* [DO THIS]
State how many lines of the listing below contain the word "from". Reply with the number alone.

* [INPUT MATERIAL]
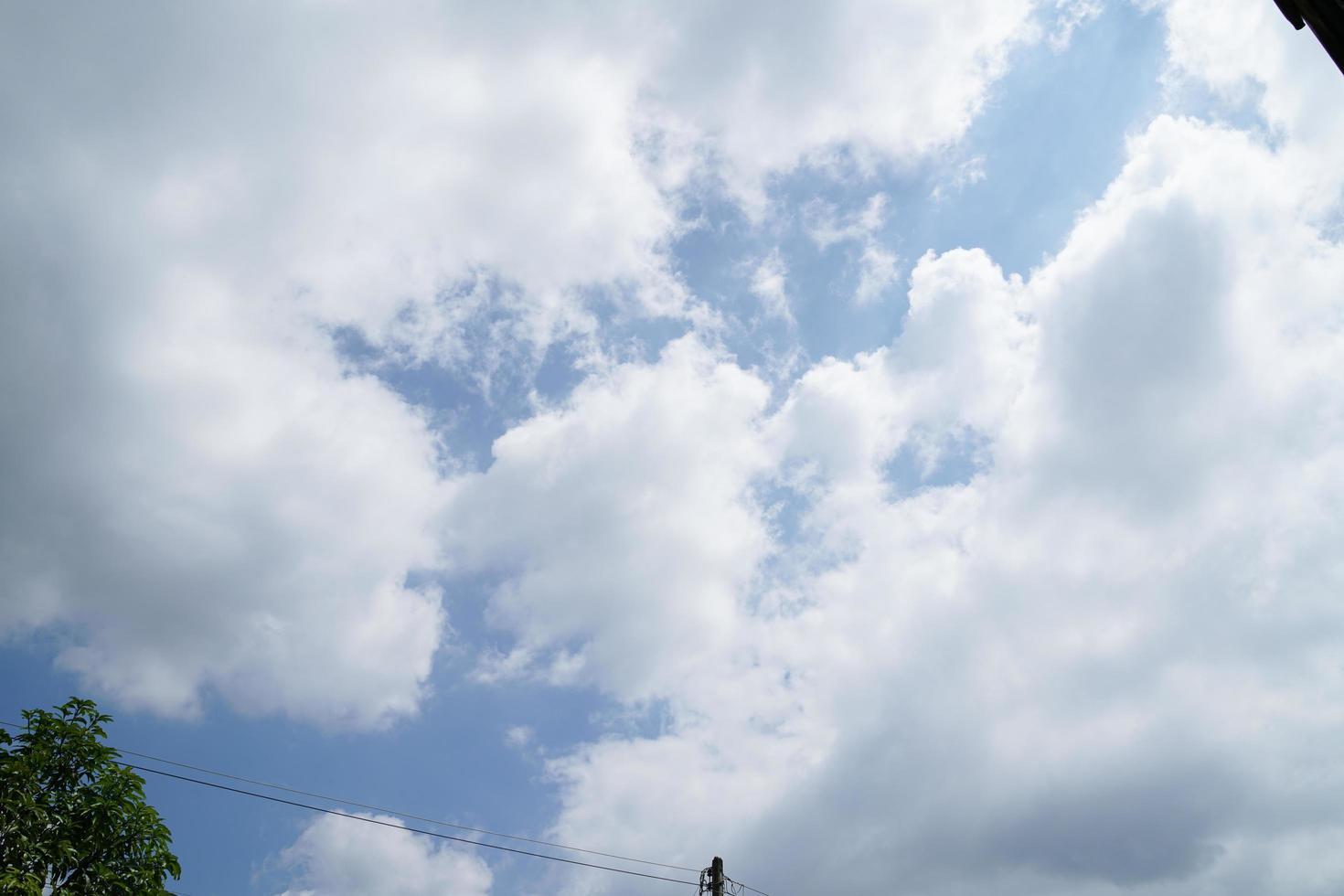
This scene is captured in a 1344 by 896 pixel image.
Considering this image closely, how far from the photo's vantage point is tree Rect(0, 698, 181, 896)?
* * *
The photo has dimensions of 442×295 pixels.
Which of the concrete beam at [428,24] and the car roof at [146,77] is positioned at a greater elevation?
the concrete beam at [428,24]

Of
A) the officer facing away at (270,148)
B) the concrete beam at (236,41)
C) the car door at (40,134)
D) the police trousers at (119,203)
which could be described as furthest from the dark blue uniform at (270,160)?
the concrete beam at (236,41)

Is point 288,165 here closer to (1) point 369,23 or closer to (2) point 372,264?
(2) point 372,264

* [RESULT FOR THIS TASK]
2